- [Objective]
Copy out the entire listing below word for word.

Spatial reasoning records
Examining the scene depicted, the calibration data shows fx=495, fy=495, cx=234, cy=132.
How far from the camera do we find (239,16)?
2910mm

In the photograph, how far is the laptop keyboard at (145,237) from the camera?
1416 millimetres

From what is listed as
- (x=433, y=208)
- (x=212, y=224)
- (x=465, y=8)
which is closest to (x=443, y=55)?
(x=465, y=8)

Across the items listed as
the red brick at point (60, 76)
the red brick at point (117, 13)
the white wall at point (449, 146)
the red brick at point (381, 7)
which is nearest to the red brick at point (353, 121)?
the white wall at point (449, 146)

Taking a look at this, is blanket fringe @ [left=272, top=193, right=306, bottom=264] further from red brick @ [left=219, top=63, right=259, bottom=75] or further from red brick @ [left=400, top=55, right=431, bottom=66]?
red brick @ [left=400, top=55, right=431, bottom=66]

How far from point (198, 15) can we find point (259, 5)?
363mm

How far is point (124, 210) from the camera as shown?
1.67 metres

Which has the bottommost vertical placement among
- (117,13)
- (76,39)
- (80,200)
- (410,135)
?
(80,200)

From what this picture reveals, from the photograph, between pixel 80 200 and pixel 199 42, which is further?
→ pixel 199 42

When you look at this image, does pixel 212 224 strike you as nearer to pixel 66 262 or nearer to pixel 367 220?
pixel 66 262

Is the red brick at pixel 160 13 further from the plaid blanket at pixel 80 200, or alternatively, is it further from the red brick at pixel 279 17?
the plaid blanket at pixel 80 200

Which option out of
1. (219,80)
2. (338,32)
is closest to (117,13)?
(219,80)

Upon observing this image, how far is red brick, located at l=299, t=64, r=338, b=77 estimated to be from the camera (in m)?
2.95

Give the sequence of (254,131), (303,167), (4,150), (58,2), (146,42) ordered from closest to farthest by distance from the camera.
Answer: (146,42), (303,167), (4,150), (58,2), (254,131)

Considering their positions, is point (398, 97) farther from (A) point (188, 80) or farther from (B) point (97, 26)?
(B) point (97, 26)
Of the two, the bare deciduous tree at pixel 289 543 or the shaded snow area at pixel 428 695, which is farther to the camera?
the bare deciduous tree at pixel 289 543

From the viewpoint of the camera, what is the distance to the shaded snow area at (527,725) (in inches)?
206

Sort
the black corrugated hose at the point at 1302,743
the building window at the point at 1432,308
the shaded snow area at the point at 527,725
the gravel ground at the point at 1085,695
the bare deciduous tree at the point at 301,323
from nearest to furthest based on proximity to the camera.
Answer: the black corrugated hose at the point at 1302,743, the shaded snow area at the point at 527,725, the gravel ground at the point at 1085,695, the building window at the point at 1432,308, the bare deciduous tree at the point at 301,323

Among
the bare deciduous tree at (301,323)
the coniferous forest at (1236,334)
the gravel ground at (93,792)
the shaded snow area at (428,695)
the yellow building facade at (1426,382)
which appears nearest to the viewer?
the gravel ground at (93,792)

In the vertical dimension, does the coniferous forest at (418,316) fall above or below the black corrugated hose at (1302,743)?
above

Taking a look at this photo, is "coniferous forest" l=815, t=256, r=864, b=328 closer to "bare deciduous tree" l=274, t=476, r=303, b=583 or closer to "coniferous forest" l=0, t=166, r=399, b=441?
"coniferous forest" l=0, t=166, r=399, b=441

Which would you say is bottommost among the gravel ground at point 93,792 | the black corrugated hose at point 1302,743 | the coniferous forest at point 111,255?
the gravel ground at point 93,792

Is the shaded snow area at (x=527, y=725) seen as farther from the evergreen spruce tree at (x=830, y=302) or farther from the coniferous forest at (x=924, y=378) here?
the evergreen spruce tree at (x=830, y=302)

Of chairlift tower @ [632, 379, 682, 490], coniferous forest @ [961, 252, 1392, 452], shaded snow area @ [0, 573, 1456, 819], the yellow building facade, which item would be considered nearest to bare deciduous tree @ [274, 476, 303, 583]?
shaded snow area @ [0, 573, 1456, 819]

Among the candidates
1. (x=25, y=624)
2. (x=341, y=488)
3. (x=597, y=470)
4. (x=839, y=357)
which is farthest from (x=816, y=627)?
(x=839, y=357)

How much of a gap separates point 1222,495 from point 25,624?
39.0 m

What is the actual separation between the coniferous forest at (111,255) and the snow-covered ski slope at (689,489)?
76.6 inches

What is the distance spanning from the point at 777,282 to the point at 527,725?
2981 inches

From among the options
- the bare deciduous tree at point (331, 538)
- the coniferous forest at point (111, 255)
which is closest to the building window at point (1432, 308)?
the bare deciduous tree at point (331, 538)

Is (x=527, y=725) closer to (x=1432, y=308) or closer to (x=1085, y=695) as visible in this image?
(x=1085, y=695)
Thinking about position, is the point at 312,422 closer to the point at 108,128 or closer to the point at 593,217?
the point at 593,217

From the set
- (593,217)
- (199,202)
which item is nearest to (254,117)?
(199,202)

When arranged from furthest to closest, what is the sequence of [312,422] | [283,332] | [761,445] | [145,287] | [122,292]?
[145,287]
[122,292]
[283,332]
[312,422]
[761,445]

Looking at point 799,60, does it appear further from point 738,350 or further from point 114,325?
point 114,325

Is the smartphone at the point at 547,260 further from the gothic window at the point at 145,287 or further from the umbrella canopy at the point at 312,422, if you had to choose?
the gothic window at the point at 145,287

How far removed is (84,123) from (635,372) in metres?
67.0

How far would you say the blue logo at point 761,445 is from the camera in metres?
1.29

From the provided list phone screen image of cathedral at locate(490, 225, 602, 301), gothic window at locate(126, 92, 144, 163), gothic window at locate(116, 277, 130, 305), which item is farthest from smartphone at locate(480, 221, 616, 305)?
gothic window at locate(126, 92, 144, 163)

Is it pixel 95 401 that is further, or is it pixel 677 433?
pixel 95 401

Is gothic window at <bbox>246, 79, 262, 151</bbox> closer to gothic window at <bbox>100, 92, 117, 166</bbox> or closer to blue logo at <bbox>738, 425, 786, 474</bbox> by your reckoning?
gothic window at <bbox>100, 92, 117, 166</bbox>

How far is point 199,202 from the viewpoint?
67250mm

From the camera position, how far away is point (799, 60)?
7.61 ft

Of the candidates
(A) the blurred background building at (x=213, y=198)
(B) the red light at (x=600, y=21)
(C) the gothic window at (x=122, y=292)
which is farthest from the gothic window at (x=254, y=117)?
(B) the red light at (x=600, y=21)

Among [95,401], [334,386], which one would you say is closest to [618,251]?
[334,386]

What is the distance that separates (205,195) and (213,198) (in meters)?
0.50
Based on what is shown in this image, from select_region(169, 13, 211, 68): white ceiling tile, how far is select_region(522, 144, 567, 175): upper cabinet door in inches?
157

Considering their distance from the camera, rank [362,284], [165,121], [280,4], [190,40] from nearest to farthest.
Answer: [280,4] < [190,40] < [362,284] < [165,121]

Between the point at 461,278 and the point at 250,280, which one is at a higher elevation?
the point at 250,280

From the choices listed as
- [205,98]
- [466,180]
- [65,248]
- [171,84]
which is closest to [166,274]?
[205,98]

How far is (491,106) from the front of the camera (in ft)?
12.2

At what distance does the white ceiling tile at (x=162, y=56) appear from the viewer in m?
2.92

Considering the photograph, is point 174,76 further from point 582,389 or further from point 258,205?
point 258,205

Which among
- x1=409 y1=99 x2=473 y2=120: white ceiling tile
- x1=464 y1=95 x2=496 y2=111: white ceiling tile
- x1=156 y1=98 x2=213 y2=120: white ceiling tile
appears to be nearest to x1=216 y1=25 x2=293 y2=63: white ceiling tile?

- [Reply to the exercise]
Examining the scene depicted, the calibration data shows fx=495, fy=495, cx=234, cy=132.
How far from the camera do we find (239,16)?
2910mm

In the photograph, how far is the laptop keyboard at (145,237) from the camera?
1416 millimetres

From what is listed as
- (x=433, y=208)
- (x=212, y=224)
- (x=465, y=8)
which is closest to (x=443, y=55)?
(x=465, y=8)

Across the items listed as
the red brick at point (60, 76)
the red brick at point (117, 13)
the white wall at point (449, 146)
the red brick at point (381, 7)
which is nearest to the red brick at point (353, 121)?
the white wall at point (449, 146)

Taking a look at this, is blanket fringe @ [left=272, top=193, right=306, bottom=264] further from red brick @ [left=219, top=63, right=259, bottom=75] or further from red brick @ [left=400, top=55, right=431, bottom=66]?
red brick @ [left=400, top=55, right=431, bottom=66]

How far from point (198, 15) can we find point (259, 5)?
363mm

How far is point (124, 210) from the camera as shown?
1.67 metres

Which has the bottommost vertical placement among
- (117,13)
- (76,39)
- (80,200)
- (410,135)
?
(80,200)

From what this picture reveals, from the photograph, between pixel 80 200 and pixel 199 42, which is further?
→ pixel 199 42

When you look at this image, does pixel 212 224 strike you as nearer to pixel 66 262 or nearer to pixel 367 220?
pixel 66 262

Is the red brick at pixel 160 13 further from the plaid blanket at pixel 80 200, or alternatively, is it further from the red brick at pixel 279 17?
the plaid blanket at pixel 80 200

Which option out of
1. (219,80)
2. (338,32)
is closest to (117,13)?
(219,80)

Upon observing this image, how far is red brick, located at l=299, t=64, r=338, b=77 estimated to be from the camera (in m)?
2.95

Give the sequence of (254,131), (303,167), (4,150), (58,2), (146,42) ordered from closest to farthest by distance from the camera.
Answer: (146,42), (303,167), (4,150), (58,2), (254,131)

Considering their positions, is point (398, 97) farther from (A) point (188, 80) or farther from (B) point (97, 26)?
(B) point (97, 26)
Of the two, the bare deciduous tree at pixel 289 543 or the shaded snow area at pixel 428 695, which is farther to the camera?
the bare deciduous tree at pixel 289 543

From the viewpoint of the camera, what is the distance to the shaded snow area at (527,725) (in inches)?
206

Sort
the black corrugated hose at the point at 1302,743
the building window at the point at 1432,308
the shaded snow area at the point at 527,725
the gravel ground at the point at 1085,695
the bare deciduous tree at the point at 301,323
from nearest to furthest based on proximity to the camera.
Answer: the black corrugated hose at the point at 1302,743, the shaded snow area at the point at 527,725, the gravel ground at the point at 1085,695, the building window at the point at 1432,308, the bare deciduous tree at the point at 301,323

Among
the bare deciduous tree at (301,323)
the coniferous forest at (1236,334)
the gravel ground at (93,792)
the shaded snow area at (428,695)
the yellow building facade at (1426,382)
which appears nearest to the viewer?
the gravel ground at (93,792)

In the vertical dimension, does the coniferous forest at (418,316) fall above or below the black corrugated hose at (1302,743)?
above

Taking a look at this photo, is "coniferous forest" l=815, t=256, r=864, b=328 closer to "bare deciduous tree" l=274, t=476, r=303, b=583 or closer to "coniferous forest" l=0, t=166, r=399, b=441?
"coniferous forest" l=0, t=166, r=399, b=441

Which would you say is bottommost among the gravel ground at point 93,792 | the black corrugated hose at point 1302,743 | the coniferous forest at point 111,255?
the gravel ground at point 93,792

Is the shaded snow area at (x=527, y=725) seen as farther from the evergreen spruce tree at (x=830, y=302) or farther from the coniferous forest at (x=924, y=378) here?
the evergreen spruce tree at (x=830, y=302)

Of chairlift tower @ [632, 379, 682, 490], coniferous forest @ [961, 252, 1392, 452], shaded snow area @ [0, 573, 1456, 819], the yellow building facade, which item would be considered nearest to bare deciduous tree @ [274, 476, 303, 583]?
shaded snow area @ [0, 573, 1456, 819]

Among the candidates
1. (x=25, y=624)
2. (x=341, y=488)
3. (x=597, y=470)
4. (x=839, y=357)
which is farthest from (x=816, y=627)?
(x=839, y=357)

How much of a gap separates point 1222,495 from point 25,624?
39.0 m

What is the actual separation between the coniferous forest at (111,255) and the snow-covered ski slope at (689,489)?
76.6 inches

What is the distance spanning from the point at 777,282 to the point at 527,725?
2981 inches

From among the options
- the bare deciduous tree at point (331, 538)
- the coniferous forest at point (111, 255)
which is closest to the building window at point (1432, 308)?
the bare deciduous tree at point (331, 538)

Is (x=527, y=725) closer to (x=1432, y=308) or closer to (x=1085, y=695) as visible in this image?
(x=1085, y=695)
Thinking about position, is the point at 312,422 closer to the point at 108,128 or closer to the point at 593,217?
the point at 593,217

From the set
- (593,217)
- (199,202)
which item is nearest to (254,117)?
(199,202)

When arranged from furthest to closest, what is the sequence of [312,422] | [283,332] | [761,445] | [145,287] | [122,292]?
[145,287]
[122,292]
[283,332]
[312,422]
[761,445]

Looking at point 799,60, does it appear further from point 738,350 or further from point 114,325?
point 114,325

Is the smartphone at the point at 547,260 further from the gothic window at the point at 145,287 or further from the umbrella canopy at the point at 312,422, if you had to choose?
the gothic window at the point at 145,287

How far removed is (84,123) from (635,372) in metres?
67.0

How far would you say the blue logo at point 761,445 is from the camera in metres?
1.29

From the provided list phone screen image of cathedral at locate(490, 225, 602, 301), gothic window at locate(126, 92, 144, 163), gothic window at locate(116, 277, 130, 305), which item is farthest from smartphone at locate(480, 221, 616, 305)?
gothic window at locate(126, 92, 144, 163)

Is it pixel 95 401 that is further, or is it pixel 677 433?
pixel 95 401

Is gothic window at <bbox>246, 79, 262, 151</bbox> closer to gothic window at <bbox>100, 92, 117, 166</bbox> or closer to blue logo at <bbox>738, 425, 786, 474</bbox> by your reckoning?
gothic window at <bbox>100, 92, 117, 166</bbox>

How far is point 199,202 from the viewpoint?
67250mm

From the camera position, how far away is point (799, 60)?
7.61 ft

Of the candidates
(A) the blurred background building at (x=213, y=198)
(B) the red light at (x=600, y=21)
(C) the gothic window at (x=122, y=292)
which is farthest from the gothic window at (x=254, y=117)?
(B) the red light at (x=600, y=21)

Among [95,401], [334,386], which one would you say is closest to [618,251]?
[334,386]

What is the distance that separates (205,195) and (213,198) (in meters)?
0.50
Based on what is shown in this image, from select_region(169, 13, 211, 68): white ceiling tile, how far is select_region(522, 144, 567, 175): upper cabinet door in inches?
157

Considering their distance from the camera, rank [362,284], [165,121], [280,4], [190,40] from nearest to farthest.
Answer: [280,4] < [190,40] < [362,284] < [165,121]

Between the point at 461,278 and the point at 250,280, which one is at a higher elevation?
the point at 250,280

From the choices listed as
- [205,98]
- [466,180]
- [65,248]
- [171,84]
which is closest to [166,274]?
[205,98]

How far is (491,106) from the front of the camera (in ft)?
12.2

At what distance does the white ceiling tile at (x=162, y=56) appear from the viewer in m?
2.92

Considering the photograph, is point 174,76 further from point 582,389 or further from point 258,205?
point 258,205

Which among
- x1=409 y1=99 x2=473 y2=120: white ceiling tile
- x1=464 y1=95 x2=496 y2=111: white ceiling tile
- x1=156 y1=98 x2=213 y2=120: white ceiling tile
appears to be nearest to x1=216 y1=25 x2=293 y2=63: white ceiling tile?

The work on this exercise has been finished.